▸ WHAT IS NEEDED
Among the lines below, count those with "jInput". Give the total alone.

▸ EXERCISE MATERIALS
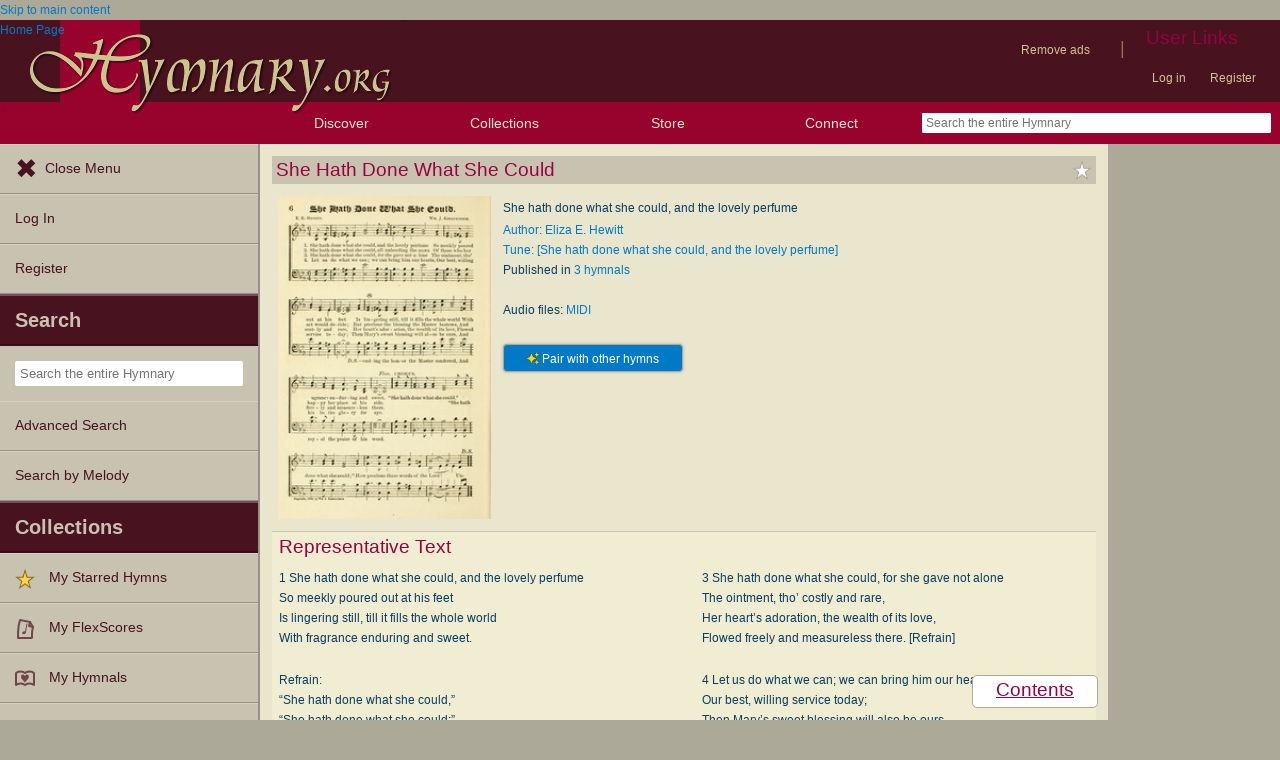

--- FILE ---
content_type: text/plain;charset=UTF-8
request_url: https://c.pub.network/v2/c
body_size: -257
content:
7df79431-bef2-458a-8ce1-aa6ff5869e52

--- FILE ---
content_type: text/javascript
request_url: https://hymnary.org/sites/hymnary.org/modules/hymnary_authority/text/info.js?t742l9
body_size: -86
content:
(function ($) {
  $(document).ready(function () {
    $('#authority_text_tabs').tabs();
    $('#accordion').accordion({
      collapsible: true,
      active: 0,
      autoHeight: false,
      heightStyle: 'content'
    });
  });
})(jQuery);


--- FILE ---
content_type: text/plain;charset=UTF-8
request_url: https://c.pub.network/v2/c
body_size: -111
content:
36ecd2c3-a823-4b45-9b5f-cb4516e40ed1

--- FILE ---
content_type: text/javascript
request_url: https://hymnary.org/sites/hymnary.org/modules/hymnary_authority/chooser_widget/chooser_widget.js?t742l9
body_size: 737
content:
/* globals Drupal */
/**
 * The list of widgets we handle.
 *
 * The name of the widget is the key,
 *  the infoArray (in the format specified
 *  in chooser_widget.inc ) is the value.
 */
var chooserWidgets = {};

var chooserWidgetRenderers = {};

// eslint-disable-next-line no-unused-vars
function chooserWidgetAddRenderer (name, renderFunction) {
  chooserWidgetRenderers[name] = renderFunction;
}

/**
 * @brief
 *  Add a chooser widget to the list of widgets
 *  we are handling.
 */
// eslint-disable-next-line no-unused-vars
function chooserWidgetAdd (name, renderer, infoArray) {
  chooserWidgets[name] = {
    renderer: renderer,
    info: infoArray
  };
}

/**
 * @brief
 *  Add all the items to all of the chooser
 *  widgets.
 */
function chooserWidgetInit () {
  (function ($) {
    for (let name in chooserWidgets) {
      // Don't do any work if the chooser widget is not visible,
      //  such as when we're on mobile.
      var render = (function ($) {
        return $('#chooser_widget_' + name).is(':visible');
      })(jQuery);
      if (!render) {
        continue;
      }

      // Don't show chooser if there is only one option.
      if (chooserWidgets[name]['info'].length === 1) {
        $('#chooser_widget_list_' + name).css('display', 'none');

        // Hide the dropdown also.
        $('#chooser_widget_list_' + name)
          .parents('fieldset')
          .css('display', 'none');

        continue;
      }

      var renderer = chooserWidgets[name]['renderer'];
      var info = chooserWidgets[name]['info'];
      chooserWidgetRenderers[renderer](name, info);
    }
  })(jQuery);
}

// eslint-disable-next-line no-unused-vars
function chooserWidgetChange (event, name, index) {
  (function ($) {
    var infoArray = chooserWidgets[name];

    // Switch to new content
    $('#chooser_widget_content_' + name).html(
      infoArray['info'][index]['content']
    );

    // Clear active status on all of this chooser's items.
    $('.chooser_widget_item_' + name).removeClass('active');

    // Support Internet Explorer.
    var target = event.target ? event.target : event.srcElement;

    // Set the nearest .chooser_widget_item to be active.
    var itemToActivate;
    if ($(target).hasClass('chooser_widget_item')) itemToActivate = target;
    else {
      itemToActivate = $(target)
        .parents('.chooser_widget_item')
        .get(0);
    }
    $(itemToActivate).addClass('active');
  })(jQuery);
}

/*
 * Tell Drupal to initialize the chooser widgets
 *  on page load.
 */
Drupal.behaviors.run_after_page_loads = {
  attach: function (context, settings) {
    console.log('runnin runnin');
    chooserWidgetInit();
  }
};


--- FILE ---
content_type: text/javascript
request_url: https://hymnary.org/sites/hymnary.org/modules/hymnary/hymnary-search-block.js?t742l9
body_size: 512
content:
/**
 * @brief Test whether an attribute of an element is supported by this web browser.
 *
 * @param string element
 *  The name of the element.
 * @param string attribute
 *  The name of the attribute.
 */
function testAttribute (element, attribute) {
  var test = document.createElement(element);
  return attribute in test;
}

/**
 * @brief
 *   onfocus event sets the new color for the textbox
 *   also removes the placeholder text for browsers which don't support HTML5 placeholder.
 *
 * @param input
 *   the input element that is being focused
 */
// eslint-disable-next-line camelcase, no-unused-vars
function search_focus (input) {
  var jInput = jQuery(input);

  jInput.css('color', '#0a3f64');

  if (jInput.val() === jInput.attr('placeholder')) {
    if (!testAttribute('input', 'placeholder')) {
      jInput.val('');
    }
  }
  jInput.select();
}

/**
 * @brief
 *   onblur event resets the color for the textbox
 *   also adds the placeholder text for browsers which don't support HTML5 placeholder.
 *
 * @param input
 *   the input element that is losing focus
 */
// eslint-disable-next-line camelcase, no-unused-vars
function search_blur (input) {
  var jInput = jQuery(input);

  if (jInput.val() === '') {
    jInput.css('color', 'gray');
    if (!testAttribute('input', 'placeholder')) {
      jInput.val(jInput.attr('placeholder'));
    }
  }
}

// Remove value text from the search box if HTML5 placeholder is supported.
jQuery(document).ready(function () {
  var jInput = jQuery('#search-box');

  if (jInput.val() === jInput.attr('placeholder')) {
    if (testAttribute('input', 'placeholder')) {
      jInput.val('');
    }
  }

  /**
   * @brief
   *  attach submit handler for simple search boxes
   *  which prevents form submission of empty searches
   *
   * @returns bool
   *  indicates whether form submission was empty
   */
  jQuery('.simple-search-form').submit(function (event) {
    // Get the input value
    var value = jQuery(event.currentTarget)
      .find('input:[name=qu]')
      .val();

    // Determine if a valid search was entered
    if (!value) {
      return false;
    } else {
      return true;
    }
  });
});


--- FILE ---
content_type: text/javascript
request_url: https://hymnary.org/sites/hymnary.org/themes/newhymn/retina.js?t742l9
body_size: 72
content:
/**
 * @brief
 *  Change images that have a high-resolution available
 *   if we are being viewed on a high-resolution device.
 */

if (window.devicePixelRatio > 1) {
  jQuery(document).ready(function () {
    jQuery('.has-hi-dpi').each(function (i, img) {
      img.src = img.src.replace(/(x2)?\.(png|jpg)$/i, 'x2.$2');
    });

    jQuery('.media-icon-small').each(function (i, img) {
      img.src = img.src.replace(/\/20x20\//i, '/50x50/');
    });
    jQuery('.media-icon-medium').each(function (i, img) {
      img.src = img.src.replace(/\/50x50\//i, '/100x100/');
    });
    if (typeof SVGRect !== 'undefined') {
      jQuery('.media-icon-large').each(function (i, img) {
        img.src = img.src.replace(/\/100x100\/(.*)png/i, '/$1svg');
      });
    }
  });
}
==
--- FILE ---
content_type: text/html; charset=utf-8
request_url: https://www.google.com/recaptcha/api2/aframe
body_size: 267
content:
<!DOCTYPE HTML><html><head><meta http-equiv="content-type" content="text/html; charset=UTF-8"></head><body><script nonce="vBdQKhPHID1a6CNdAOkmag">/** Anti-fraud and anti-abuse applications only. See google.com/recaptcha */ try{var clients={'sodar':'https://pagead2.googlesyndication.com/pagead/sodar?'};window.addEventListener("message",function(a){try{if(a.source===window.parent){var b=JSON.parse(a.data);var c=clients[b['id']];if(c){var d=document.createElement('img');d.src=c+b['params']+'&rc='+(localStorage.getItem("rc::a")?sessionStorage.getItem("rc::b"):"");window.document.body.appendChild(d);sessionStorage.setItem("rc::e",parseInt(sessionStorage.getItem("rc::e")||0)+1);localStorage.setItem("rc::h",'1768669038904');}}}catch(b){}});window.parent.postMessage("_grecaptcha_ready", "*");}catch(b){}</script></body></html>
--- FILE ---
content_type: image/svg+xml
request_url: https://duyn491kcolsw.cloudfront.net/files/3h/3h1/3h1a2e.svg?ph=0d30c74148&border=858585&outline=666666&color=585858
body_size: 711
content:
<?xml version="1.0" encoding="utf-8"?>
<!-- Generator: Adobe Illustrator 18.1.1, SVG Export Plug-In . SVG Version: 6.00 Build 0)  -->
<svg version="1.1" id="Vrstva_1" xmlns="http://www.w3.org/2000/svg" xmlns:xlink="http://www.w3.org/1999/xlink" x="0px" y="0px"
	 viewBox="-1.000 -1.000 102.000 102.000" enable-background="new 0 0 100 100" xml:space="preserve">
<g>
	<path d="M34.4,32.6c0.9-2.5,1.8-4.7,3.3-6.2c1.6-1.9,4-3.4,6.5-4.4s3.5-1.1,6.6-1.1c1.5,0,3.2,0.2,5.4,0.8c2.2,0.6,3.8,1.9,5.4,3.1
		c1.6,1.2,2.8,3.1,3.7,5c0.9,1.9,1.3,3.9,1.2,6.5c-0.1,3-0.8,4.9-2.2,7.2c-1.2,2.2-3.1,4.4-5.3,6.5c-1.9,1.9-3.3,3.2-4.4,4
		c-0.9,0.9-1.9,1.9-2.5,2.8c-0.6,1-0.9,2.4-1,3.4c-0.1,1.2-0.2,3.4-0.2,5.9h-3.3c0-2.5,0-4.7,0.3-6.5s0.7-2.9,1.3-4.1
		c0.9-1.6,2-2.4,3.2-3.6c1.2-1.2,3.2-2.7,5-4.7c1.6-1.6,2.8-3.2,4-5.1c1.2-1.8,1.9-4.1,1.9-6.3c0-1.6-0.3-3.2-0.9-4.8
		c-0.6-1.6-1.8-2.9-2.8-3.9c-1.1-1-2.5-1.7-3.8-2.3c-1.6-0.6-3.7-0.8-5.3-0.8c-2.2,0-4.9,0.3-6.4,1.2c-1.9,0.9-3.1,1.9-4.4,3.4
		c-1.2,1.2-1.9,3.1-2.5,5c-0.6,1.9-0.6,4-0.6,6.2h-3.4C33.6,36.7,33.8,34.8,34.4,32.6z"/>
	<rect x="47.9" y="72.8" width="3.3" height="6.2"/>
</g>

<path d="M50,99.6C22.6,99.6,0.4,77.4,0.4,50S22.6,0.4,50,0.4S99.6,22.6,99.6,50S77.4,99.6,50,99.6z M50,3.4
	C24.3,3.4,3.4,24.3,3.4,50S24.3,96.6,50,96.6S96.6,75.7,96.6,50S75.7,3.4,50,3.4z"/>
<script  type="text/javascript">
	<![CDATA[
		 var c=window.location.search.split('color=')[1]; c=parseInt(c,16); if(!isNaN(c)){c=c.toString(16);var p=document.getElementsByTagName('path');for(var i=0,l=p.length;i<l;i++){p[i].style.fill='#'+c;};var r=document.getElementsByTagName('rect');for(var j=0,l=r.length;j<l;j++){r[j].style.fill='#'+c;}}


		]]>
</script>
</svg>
---
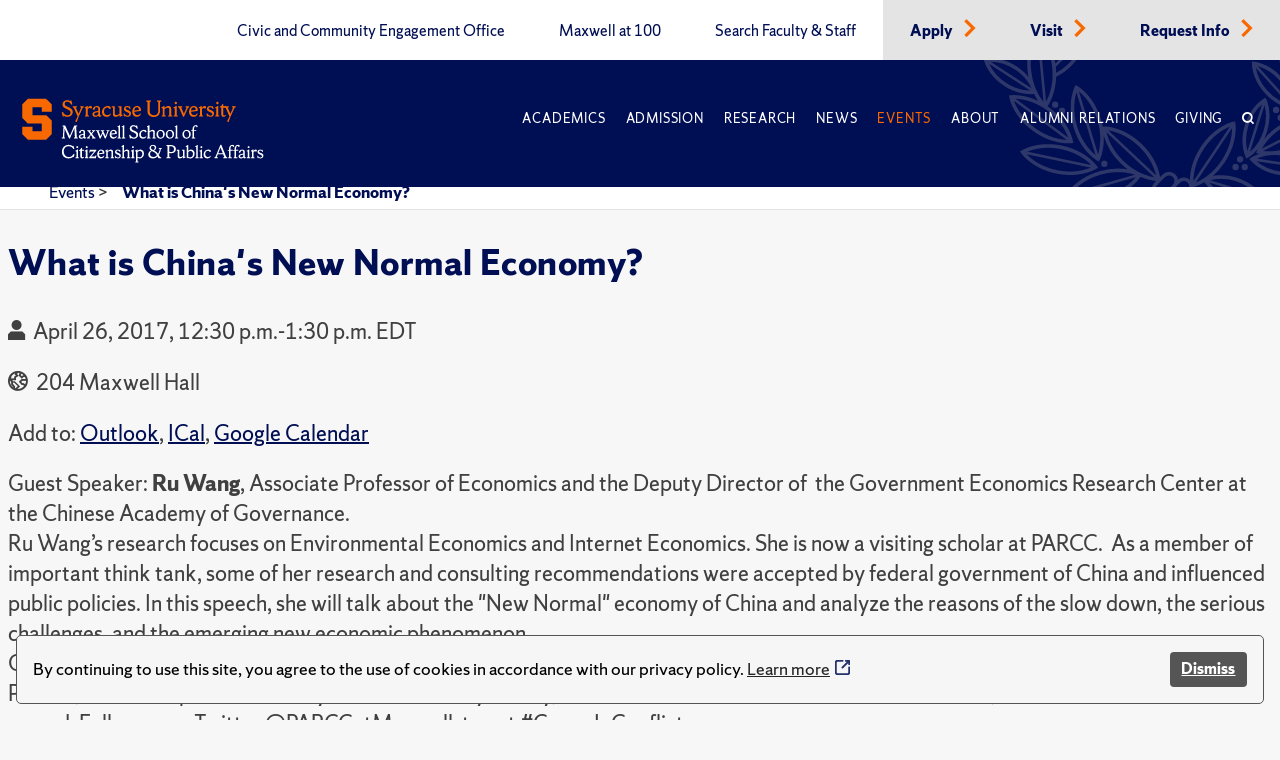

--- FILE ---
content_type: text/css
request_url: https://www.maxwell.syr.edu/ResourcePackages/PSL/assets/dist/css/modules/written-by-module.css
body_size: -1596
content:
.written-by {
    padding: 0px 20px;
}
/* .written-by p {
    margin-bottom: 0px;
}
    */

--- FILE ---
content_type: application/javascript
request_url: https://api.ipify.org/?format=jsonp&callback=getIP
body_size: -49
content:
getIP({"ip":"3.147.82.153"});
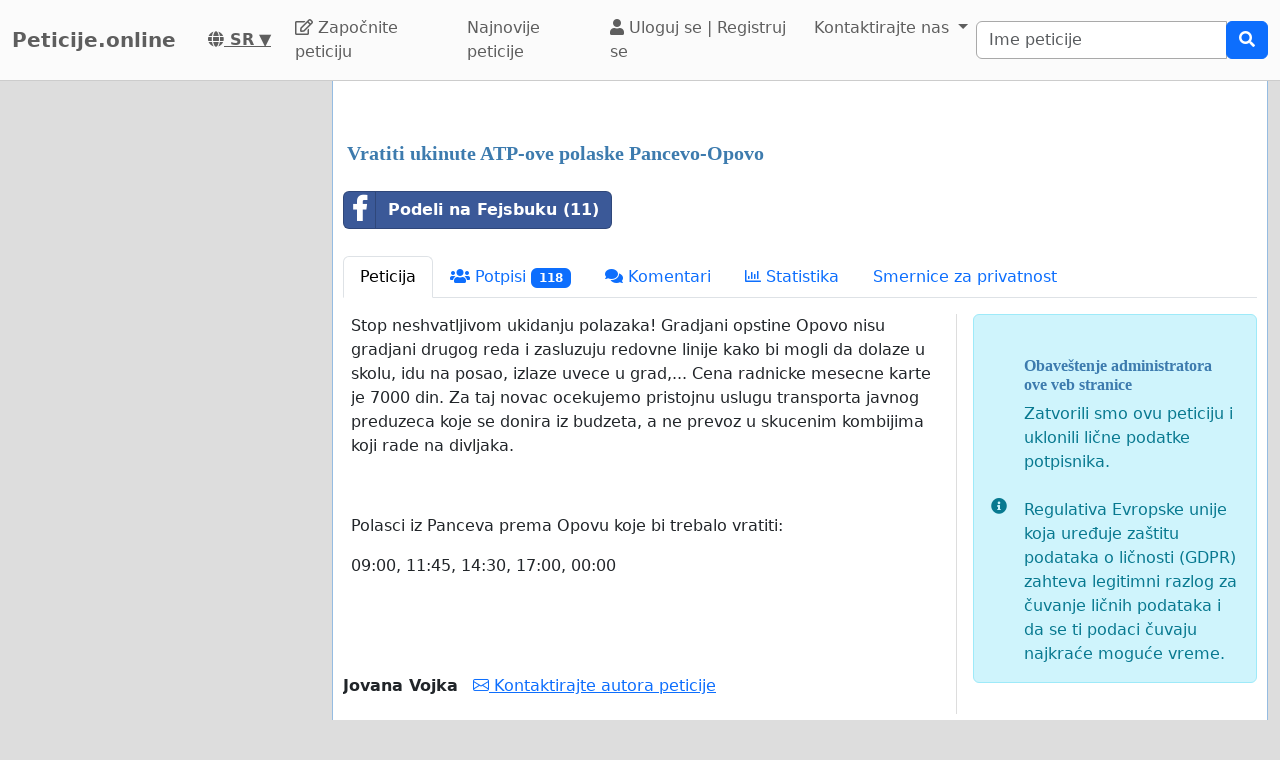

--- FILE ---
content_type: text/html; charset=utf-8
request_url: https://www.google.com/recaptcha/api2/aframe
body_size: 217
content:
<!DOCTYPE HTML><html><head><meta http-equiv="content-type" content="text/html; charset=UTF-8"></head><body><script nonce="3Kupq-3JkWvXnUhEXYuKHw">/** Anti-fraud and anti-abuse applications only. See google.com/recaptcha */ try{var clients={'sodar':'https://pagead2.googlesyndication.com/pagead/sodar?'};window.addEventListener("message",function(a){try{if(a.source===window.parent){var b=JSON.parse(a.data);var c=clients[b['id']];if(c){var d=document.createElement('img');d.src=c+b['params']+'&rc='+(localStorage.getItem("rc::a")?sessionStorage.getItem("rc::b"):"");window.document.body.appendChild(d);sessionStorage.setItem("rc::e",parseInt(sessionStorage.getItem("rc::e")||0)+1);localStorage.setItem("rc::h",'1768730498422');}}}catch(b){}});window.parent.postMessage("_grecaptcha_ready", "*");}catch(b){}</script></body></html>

▸ EXERCISE RESPONSE
12